• [TASK ITEM A] Can you retype the part of the article on NSAIDs and breast cancer surgery that opens with the words containing "Krall and colleagues" and closes with "ability to heal."?
• [TASK ITEM B] Could you turn the paragraph of the article on NSAIDs and breast cancer surgery that begins "Surgery in breast cancer patients may trigger" into a short list that keeps its main facts?

New research suggests NSAIDs could prevent a dangerous side effect of breast cancer surgery
Surgery in breast cancer patients may trigger a negative response in the body that allows dormant cancer cells to thrive. However, according to a new study published in Science Translational Medicine, new research suggests taking a non-steroidal anti-inflammatory drug (NSAID) around the time of surgery could help stop such growth in its tracks.
“This represents the first causative evidence of surgery having this kind of systemic response,” authors Jordan Krall, Whitehead Institute of Biomedical Research in Cambridge, Massachusetts, said in a statement on MIT News. “Surgery is essential for treating a lot of tumors, especially breast cancer. But there are some side effects of surgery, just as there are side effects to any treatment. We’re starting to understand what appears to be one of those potential side effects, and this could lead to supportive treatment alongside of surgery that could mitigate some of those effects.”
Krall and colleagues studied this relationship between surgery and metastatic relapse by observing cancer cells in mice. The authors performed stimulated surgeries in the mice and noticed it caused tumor incidence and tumor size to “dramatically increase” in dormant cancer cells. When the mice were given a NSAID at the time of surgery or right after the surgery, it led to smaller tumors that sometimes would completely heal altogether. The NSAID did not have a negative reaction on the surgical wound’s ability to heal.
Robert A. Weinberg, PhD, a founding member of the Whitehead Institute of Biomedical Research and another author of the study, noted in the MIT News statement that this was still the very early stages of this research. “This is an important first step in exploring the potential importance of this mechanism in oncology,” he said.

Collected data entries:

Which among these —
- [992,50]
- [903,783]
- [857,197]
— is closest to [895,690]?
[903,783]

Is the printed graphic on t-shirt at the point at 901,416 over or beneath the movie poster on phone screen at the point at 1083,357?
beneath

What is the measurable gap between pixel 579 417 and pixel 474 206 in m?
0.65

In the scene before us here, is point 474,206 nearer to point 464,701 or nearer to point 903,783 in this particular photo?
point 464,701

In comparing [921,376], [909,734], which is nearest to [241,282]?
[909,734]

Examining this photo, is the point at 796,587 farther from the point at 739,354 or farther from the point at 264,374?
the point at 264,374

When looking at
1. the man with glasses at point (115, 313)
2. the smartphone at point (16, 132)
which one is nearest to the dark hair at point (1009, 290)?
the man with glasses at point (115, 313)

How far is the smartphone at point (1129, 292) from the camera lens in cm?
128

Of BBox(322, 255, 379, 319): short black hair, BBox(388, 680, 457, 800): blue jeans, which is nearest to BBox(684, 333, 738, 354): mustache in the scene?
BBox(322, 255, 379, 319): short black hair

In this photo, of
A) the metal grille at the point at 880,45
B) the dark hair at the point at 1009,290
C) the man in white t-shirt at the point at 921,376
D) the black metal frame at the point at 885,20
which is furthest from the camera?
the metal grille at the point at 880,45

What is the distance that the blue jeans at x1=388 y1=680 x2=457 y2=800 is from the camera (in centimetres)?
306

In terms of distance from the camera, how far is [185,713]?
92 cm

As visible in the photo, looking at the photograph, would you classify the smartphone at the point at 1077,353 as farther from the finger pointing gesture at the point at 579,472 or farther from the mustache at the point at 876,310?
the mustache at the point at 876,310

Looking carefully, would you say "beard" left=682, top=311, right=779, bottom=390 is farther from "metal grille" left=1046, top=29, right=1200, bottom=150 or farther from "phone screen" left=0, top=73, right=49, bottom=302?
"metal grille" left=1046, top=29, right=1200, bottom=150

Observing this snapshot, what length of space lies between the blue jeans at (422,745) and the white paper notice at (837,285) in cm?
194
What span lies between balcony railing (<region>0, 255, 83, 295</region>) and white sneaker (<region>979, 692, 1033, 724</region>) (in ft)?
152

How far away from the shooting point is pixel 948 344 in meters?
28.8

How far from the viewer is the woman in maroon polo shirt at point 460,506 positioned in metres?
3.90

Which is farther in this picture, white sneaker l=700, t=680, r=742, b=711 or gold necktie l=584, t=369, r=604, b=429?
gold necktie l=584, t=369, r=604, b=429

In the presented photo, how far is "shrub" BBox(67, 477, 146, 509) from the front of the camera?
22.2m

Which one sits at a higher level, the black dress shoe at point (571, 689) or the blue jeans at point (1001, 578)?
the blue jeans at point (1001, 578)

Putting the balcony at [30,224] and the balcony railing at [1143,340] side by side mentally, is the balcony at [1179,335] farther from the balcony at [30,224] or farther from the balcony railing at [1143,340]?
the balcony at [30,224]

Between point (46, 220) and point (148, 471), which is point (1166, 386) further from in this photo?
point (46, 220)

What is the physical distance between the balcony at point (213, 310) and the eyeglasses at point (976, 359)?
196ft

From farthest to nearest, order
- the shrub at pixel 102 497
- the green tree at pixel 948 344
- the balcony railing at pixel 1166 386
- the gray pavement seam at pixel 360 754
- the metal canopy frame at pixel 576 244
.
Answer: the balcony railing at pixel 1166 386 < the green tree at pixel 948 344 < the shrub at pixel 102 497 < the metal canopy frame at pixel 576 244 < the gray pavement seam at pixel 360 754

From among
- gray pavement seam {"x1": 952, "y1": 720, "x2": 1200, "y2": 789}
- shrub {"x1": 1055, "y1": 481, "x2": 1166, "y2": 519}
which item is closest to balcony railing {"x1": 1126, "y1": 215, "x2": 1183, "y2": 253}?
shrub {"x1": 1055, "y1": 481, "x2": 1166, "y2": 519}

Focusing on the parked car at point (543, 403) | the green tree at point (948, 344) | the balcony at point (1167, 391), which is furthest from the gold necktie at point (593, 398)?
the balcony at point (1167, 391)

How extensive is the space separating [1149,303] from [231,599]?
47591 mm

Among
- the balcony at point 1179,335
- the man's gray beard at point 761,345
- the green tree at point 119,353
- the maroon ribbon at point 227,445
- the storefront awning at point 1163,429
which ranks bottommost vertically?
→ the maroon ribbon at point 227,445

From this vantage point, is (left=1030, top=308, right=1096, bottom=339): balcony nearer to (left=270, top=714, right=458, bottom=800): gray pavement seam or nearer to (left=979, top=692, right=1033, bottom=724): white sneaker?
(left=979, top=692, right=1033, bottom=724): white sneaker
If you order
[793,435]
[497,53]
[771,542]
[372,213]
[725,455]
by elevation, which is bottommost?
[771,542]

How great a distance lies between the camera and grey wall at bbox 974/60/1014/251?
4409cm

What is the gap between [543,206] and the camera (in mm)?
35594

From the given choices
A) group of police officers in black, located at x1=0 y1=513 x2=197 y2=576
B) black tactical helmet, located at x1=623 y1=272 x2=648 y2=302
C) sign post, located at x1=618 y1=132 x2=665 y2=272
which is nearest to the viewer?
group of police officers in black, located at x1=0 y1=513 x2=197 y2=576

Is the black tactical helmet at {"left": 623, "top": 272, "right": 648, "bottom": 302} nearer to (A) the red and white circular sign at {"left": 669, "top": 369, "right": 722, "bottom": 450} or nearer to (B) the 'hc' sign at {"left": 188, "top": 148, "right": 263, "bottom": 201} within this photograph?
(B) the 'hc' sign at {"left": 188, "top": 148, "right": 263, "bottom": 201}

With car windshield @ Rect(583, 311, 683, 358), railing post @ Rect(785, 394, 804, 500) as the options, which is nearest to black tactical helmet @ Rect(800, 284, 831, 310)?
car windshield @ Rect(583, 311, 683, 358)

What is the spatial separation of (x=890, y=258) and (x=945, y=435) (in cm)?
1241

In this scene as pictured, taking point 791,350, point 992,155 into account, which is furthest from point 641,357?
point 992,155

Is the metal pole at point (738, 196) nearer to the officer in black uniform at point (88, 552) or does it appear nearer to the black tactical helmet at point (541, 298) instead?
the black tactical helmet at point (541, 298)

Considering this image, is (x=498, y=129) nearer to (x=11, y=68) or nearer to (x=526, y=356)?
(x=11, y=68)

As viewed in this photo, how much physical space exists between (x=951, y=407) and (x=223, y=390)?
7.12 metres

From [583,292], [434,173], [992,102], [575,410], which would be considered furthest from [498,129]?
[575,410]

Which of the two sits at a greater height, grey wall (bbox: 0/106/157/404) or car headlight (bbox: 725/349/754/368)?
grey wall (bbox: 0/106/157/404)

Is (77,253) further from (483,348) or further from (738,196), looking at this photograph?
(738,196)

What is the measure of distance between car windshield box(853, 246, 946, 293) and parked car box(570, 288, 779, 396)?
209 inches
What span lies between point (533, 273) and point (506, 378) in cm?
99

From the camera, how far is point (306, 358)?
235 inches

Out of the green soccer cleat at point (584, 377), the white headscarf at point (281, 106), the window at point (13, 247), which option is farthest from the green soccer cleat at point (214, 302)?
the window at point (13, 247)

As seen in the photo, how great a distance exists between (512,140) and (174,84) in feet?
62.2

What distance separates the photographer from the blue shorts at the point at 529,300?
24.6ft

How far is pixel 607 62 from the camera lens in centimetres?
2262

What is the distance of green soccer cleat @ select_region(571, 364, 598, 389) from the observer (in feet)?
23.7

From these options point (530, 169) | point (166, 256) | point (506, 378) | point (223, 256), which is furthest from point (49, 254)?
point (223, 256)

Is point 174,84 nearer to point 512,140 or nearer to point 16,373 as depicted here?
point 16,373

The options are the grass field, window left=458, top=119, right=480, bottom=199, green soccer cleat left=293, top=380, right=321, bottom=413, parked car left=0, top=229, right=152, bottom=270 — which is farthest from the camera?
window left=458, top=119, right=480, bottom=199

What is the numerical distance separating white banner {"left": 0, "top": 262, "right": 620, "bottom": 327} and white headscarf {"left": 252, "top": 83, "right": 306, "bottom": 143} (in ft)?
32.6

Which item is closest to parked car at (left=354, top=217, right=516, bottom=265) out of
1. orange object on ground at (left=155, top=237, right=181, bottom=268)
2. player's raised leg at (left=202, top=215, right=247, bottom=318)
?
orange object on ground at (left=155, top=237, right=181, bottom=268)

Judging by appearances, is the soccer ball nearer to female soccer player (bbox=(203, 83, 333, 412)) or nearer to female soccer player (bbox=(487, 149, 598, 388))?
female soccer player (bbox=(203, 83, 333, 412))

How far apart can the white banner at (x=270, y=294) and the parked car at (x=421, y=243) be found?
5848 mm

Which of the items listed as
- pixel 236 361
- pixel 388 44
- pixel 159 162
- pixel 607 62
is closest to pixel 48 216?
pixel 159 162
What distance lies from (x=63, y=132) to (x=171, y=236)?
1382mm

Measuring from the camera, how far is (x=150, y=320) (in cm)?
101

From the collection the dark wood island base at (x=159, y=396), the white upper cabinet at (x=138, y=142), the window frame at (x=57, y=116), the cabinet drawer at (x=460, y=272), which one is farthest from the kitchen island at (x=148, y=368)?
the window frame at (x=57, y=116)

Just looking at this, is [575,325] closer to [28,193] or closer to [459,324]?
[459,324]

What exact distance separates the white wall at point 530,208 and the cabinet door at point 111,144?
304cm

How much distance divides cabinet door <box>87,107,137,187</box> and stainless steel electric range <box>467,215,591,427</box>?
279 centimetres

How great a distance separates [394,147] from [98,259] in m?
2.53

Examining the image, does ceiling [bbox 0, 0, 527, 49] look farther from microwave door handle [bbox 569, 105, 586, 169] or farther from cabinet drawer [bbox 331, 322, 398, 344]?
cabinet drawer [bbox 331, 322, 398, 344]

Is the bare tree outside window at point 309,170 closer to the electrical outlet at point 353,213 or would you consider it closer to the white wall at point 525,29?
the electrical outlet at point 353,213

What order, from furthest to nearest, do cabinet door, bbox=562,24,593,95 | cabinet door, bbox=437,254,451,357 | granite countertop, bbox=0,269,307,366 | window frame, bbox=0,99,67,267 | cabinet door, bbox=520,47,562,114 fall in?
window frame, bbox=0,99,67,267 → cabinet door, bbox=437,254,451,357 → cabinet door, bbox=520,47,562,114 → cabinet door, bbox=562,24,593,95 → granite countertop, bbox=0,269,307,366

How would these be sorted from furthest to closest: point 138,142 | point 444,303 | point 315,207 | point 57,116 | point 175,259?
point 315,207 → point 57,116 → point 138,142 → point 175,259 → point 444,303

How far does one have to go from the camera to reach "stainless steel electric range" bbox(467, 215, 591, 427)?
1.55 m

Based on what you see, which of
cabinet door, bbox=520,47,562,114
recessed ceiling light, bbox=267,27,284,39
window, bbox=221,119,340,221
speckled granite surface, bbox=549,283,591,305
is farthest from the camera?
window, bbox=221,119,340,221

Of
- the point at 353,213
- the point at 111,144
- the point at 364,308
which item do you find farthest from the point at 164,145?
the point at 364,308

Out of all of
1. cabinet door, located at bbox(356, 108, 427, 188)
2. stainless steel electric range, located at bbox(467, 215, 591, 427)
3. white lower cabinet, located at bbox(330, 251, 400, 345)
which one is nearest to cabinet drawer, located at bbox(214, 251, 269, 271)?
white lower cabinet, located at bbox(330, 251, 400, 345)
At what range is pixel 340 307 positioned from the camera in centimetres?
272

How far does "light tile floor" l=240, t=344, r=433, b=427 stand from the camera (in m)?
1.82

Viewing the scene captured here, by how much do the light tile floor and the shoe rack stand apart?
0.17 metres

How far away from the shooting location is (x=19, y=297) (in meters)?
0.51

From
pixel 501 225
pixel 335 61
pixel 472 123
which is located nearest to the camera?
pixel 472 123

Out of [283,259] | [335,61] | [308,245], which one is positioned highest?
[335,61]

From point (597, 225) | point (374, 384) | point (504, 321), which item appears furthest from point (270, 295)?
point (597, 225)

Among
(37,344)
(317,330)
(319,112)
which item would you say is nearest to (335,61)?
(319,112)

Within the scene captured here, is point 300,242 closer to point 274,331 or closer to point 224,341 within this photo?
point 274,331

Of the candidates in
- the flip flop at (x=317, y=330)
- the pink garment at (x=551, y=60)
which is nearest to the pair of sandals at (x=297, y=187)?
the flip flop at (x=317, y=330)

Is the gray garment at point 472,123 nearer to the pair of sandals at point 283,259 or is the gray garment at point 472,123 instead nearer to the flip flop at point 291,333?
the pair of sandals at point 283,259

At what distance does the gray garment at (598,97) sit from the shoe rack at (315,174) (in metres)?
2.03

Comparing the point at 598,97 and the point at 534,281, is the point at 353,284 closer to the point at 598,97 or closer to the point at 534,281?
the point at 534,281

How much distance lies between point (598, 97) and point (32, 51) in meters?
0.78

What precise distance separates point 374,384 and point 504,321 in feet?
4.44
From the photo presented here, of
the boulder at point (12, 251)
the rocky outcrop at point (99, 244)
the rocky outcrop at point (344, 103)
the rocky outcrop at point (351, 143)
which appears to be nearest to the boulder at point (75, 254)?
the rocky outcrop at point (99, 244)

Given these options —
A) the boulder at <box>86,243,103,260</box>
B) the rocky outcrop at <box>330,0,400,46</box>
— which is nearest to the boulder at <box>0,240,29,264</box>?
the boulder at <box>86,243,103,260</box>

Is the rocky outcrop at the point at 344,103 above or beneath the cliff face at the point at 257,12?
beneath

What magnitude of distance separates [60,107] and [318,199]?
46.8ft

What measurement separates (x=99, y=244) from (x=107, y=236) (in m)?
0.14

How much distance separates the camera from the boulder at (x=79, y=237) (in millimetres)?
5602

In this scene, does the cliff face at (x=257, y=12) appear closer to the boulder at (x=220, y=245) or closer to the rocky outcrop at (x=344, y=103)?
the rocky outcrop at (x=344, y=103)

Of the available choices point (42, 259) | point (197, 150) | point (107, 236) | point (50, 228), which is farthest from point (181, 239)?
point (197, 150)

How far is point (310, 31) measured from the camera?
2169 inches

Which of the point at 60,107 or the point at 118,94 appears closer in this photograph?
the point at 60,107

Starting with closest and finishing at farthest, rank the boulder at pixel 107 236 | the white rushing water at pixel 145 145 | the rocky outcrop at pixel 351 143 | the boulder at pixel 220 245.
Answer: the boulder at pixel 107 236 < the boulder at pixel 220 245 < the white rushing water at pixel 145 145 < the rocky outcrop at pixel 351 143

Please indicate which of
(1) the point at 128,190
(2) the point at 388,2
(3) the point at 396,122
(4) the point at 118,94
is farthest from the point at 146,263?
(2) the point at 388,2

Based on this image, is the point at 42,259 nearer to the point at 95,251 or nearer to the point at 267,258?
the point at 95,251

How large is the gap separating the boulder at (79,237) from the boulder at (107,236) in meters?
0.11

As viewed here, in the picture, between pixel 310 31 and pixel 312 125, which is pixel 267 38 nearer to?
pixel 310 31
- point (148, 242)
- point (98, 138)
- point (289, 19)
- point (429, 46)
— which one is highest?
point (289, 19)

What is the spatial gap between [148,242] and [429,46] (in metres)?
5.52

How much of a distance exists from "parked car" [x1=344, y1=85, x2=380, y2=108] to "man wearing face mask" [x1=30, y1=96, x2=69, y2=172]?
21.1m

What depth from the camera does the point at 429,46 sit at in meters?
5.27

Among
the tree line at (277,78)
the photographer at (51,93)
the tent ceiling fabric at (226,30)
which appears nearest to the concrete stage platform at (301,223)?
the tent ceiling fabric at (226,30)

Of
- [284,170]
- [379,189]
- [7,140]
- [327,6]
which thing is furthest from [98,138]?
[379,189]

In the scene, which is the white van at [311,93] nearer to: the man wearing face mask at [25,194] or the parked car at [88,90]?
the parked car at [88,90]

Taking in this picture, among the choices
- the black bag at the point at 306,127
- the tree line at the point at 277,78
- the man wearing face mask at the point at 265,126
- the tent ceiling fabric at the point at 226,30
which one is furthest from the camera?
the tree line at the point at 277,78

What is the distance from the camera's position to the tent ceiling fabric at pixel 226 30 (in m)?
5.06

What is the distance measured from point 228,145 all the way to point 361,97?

• [FINAL ANSWER A]
Krall and colleagues studied this relationship between surgery and metastatic relapse by observing cancer cells in mice. The authors performed stimulated surgeries in the mice and noticed it caused tumor incidence and tumor size to “dramatically increase” in dormant cancer cells. When the mice were given a NSAID at the time of surgery or right after the surgery, it led to smaller tumors that sometimes would completely heal altogether. The NSAID did not have a negative reaction on the surgical wound’s ability to heal.

• [FINAL ANSWER B]
- Surgery in breast cancer patients may trigger a negative response in the body that allows dormant cancer cells to thrive.
- A new study published in Science Translational Medicine suggests that taking a non-steroidal anti-inflammatory drug (NSAID) around the time of surgery could help stop that growth.